#32 Johann Fanger
„Einblick in den Nukleus des Werkes“

Johann Fanger ist seit zehn Jahren als Instrumentalist in verschiedenen Ensembles unterwegs, deckt stilistisch fast alles zwischen Jazz, Klassik, Rock und Pop ab, arbeitet seit fünfzehn Jahren international als House-DJ international und seit fünf Jahren an ersten (Solo-) Eigenproduktionen, momentan vor allem als Live-Act.
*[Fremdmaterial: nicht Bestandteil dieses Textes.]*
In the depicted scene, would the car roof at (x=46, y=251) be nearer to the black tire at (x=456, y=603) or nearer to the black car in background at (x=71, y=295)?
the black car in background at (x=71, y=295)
Außerdem ist erd Kurator von Konzerten und Events und berät andere Künstler und Institutionen.

Inwieweit verfügen Sie selbst über Erfahrungen als Remixer?
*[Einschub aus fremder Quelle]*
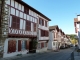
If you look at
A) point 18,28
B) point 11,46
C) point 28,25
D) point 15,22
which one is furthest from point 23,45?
point 15,22

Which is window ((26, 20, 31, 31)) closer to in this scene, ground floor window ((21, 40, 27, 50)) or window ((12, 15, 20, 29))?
ground floor window ((21, 40, 27, 50))

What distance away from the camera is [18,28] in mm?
21391

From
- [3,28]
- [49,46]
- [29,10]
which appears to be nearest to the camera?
[3,28]

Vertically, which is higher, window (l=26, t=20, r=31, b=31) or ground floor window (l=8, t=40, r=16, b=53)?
window (l=26, t=20, r=31, b=31)

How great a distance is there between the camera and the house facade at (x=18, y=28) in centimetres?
1858

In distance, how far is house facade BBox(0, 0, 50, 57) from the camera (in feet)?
61.0

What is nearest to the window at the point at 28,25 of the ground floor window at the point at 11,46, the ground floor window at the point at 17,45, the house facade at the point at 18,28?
the house facade at the point at 18,28

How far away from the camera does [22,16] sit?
75.3 feet

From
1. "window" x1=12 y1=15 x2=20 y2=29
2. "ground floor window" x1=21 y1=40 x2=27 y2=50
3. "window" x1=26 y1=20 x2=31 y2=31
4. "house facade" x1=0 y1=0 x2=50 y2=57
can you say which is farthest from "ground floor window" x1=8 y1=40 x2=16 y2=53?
"window" x1=26 y1=20 x2=31 y2=31

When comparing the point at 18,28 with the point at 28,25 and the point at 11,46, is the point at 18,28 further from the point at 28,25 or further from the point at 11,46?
the point at 28,25

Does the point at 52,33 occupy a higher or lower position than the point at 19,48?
higher

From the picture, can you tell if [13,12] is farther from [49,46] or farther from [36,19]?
[49,46]

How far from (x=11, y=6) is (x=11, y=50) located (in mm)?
7232

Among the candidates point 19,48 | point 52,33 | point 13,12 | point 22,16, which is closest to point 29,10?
point 22,16
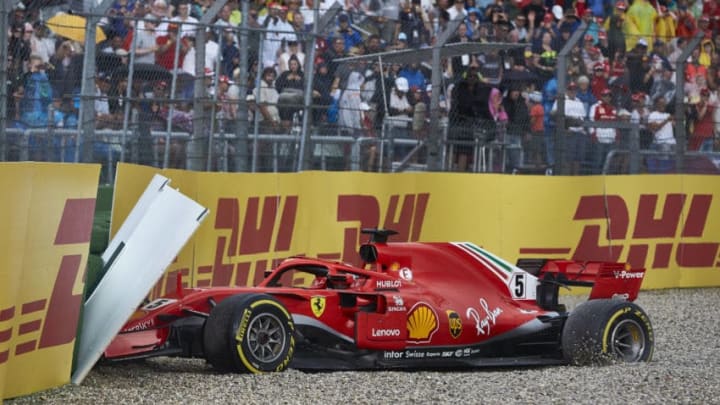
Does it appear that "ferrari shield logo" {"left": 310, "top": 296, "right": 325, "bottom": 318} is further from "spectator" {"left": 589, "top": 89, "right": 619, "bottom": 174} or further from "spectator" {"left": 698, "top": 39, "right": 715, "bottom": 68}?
"spectator" {"left": 698, "top": 39, "right": 715, "bottom": 68}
Ich habe bereits diverse Remixe für Künstler aus dem Pop- und Elektronik-Sektor gemacht, aktuell für das Rivulet Label aus Leipzig und auch für den #DSOremix-Wettbewerb des Deutschen Symphonie-Orchesters Berlin werde ich wohl noch einen neuen Mix beisteuern.
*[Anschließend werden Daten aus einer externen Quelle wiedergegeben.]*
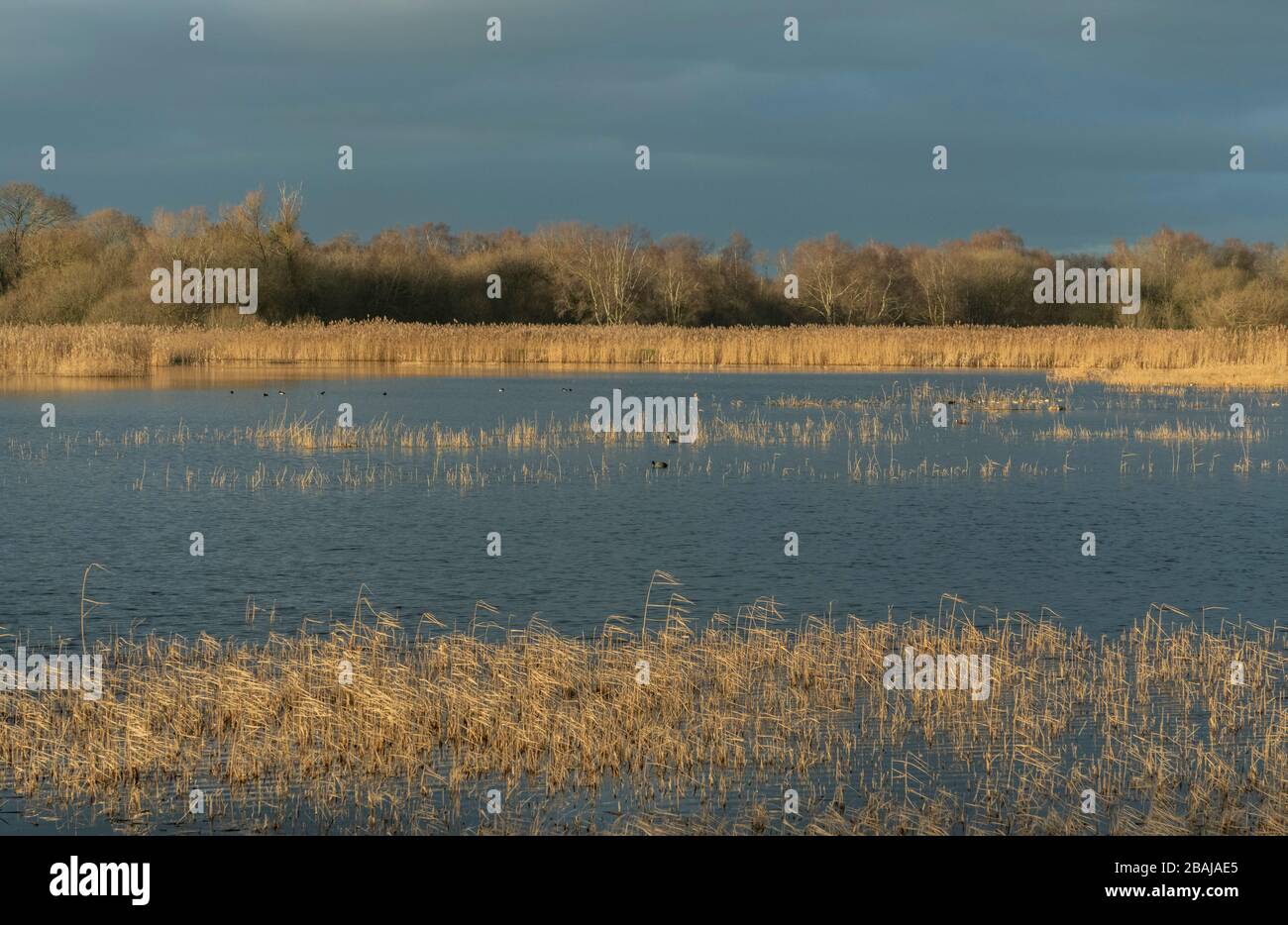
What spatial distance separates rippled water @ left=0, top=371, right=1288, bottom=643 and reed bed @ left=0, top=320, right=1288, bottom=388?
65.9ft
Was macht für Sie einen guten Remix aus?

Für mich ist ein guter „Remix“ im eigentlichen Sinne des Wortes, wenn die im Original vorhandenen Elemente neu abgemischt und re-arrangiert werden und so anders oder auch überhaupt erst wahrnehmbar werden. Wenn dann noch auf intelligente Weise die im Original angelegten musikalischen Ideen weitergeführt werden und so vielleicht ein eigenständiges neues Werk entsteht, bin ich hin und weg.

Haben Sie schon einmal nur aus rechtlichen Gründen ein Sample oder ähnliches nicht verwendet?

Nein, das ist bei mir noch nicht vorgekommen und ist auch bei Auflagen von 300 bis 500 Stück meist kein Problem.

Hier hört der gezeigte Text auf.